On the 26th, the Financial Supervisory Service (FSS) announced that it held a meeting with the Korea Exchange, the Korea Financial Investment Association, lead managers, and the KOSDAQ Association to enhance fairness and trust in the initial public offering (IPO) market.
The meeting, held on the 24th, was organized for related organizations to gather and discuss the issues in the current listing process and improvement measures, particularly in light of the trust controversy triggered by the 'Pado incident.' Pado, which was listed as a technology-specialized company in August, is under suspicion of an 'inflated listing.' Pado disclosed sales of 320.81 million KRW for the third quarter of this year, but its stock price plummeted after an 'earnings shock.' The IPO price was 31,000 KRW at the time of listing, but it dropped to 22,850 KRW as of the closing price on the 24th.
At the meeting, the FSS decided to enhance the IPO securities registration statement review system to maintain a balance between supporting innovative and venture companies and protecting investors, including the method of disclosure and correction requests.
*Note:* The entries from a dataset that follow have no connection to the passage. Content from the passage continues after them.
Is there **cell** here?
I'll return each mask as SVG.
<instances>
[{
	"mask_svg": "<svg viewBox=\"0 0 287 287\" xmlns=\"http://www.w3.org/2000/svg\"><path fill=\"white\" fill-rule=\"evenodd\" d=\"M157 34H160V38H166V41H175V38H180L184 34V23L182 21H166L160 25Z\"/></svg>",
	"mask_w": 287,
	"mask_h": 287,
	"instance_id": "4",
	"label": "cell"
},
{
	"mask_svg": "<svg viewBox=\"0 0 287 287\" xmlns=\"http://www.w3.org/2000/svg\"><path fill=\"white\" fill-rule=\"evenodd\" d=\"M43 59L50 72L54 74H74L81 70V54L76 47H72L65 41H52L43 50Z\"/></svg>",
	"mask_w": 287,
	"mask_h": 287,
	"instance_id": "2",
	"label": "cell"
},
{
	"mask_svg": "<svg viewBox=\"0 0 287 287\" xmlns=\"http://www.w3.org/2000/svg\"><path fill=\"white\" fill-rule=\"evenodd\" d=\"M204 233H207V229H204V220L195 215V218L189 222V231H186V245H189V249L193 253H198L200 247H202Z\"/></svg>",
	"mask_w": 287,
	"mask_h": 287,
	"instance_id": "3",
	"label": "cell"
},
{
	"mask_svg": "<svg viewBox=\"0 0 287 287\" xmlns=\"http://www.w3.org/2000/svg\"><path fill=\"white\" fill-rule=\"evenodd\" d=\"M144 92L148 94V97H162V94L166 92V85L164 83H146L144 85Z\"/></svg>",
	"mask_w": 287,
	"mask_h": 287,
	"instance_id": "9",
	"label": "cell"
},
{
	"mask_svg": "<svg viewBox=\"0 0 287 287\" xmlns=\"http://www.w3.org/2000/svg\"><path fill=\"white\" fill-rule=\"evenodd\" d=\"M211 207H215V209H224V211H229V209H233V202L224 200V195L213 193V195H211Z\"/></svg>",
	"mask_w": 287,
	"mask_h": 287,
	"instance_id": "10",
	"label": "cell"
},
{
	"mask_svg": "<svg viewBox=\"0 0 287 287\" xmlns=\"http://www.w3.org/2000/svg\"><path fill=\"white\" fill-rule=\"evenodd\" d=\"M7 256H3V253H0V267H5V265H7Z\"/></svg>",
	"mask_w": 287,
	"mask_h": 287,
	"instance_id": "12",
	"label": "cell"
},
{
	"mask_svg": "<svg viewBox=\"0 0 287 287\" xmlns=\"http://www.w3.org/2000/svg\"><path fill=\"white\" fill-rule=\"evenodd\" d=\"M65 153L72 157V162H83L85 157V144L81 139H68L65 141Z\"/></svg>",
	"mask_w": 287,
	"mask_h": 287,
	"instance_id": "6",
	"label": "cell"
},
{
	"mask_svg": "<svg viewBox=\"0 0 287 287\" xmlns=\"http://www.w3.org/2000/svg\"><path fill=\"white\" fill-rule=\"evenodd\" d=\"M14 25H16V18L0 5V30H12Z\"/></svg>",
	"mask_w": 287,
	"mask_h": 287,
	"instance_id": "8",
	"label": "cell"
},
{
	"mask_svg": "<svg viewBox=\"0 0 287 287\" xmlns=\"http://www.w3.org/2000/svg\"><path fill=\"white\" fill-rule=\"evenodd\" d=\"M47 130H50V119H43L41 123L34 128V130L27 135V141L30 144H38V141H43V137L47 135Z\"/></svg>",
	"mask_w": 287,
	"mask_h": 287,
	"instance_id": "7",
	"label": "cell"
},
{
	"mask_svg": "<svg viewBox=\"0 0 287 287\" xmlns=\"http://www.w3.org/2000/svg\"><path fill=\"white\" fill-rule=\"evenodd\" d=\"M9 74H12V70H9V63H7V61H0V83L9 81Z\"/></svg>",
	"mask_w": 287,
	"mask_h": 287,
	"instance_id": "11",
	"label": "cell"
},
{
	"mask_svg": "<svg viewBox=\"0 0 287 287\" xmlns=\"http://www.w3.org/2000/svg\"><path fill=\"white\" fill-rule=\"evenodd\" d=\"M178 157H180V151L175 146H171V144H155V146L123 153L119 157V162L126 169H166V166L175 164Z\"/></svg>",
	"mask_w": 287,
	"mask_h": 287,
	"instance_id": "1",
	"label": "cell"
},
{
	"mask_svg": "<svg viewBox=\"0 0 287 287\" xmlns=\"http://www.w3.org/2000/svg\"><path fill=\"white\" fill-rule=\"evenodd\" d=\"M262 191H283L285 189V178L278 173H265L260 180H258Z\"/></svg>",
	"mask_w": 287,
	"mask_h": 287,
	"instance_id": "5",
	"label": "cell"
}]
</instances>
While maintaining the principle of rapid review within one week, face-to-face consultations, and focused review on cases with investor protection issues, the FSS plans to verify whether sales and operating profit (including provisional figures) up to the month immediately before submission are appropriately disclosed as 'investment risk factors' during the IPO securities registration statement review, considering recent cases of insufficient financial performance information provision.
Furthermore, the FSS will ensure that information necessary for investment decisions is fully disclosed and will actively conduct investigations into unfair trading in cases of significant omission or false statements.
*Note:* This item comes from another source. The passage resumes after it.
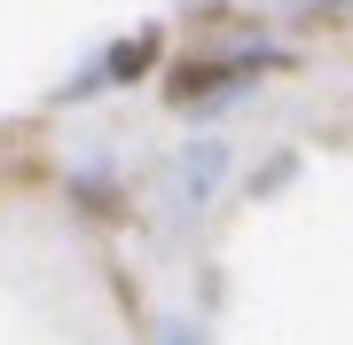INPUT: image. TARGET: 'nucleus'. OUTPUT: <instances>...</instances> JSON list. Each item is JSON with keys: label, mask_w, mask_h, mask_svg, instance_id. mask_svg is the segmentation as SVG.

The FSS will also reorganize the securities registration statement review system and significantly improve the IT infrastructure related to the review to ensure compliance with review principles. The FSS stated, "We plan to standardize the method of disclosing the IPO price calculation and underwriter due diligence opinions so that essential information is not omitted and is easily understood. Deficient disclosures will, in principle, have their effectiveness recalculated through official correction requests, and changes to the schedule for minor voluntary corrections will be minimized to enhance the transparency of the review work."
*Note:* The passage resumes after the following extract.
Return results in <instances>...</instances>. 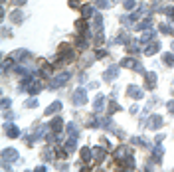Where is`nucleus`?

It also added, "To maximize review efficiency, we will expand the DART review system functions to enable a multidimensional analysis of past review details by submitting companies and lead managers."
In addition, the listing lead management system will be reorganized to prioritize investor protection. Specific internal control standards related to lead management, compliance requirements during company due diligence, a standard model for IPO price calculation companies, and the fee system will be established to maintain consistency in IPO price calculation by lead managers, including evaluation methods, comparison indicators, and discount rates. If calculated by a different method, necessary internal approval procedures will be stipulated. A task force (TF) will be jointly formed with the industry and related organizations next year to develop detailed improvement plans.
The FSS will also strengthen cooperation systems among listing-related institutions, including establishing and developing an information-sharing system with the Korea Exchange, and will regularize meetings among the FSS, lead managers, and associations.
The Korea Exchange will promote measures such as strengthening post-management of technology-specialized companies, enhancing monitoring of IPO price appropriateness, alleviating blind spots in performance disclosures, providing grounds for expected sales judgments, and advancing listing reviews and technology evaluations. The Korea Financial Investment Association plans to review improvements in IPO lead management, including strengthening internal controls for company due diligence, extending the minimum due diligence period for technology-specialized companies, and enhancing the independence of lead managers.
Kim Jeong-tae, Deputy Director of Disclosure and Investigation at the FSS, said in his opening remarks at the meeting, "Unfortunately, recently, the stock prices of companies that disclosed poor performance immediately after listing have plummeted, damaging market trust. In cases where investors are deliberately deceived, seriously undermining market trust, the FSS will mobilize all investigative capabilities to verify violations such as unfair trading and take strict measures."
An FSS official stated, "We will promptly materialize and implement the discussed improvement measures and continue efforts to enhance transparency in the IPO market and restore investor confidence."